Task to carry out:
Every entry should be reproduced word for word.

------

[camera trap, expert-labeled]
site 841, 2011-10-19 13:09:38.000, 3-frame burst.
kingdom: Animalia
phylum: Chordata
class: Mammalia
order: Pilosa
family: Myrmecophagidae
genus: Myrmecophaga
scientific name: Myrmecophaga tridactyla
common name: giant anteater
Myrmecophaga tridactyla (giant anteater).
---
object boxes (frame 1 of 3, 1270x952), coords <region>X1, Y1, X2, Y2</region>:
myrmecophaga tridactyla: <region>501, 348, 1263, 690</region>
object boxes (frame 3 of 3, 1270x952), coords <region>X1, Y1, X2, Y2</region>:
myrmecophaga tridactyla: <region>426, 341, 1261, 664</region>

------

Response for this exercise:
[camera trap, expert-labeled]
site 841, 2011-10-19 13:09:38.000, 3-frame burst.
kingdom: Animalia
phylum: Chordata
class: Mammalia
order: Pilosa
family: Myrmecophagidae
genus: Myrmecophaga
scientific name: Myrmecophaga tridactyla
common name: giant anteater
Myrmecophaga tridactyla (giant anteater).
---
object boxes (frame 1 of 3, 1270x952), coords <region>X1, Y1, X2, Y2</region>:
myrmecophaga tridactyla: <region>501, 348, 1263, 690</region>
object boxes (frame 3 of 3, 1270x952), coords <region>X1, Y1, X2, Y2</region>:
myrmecophaga tridactyla: <region>426, 341, 1261, 664</region>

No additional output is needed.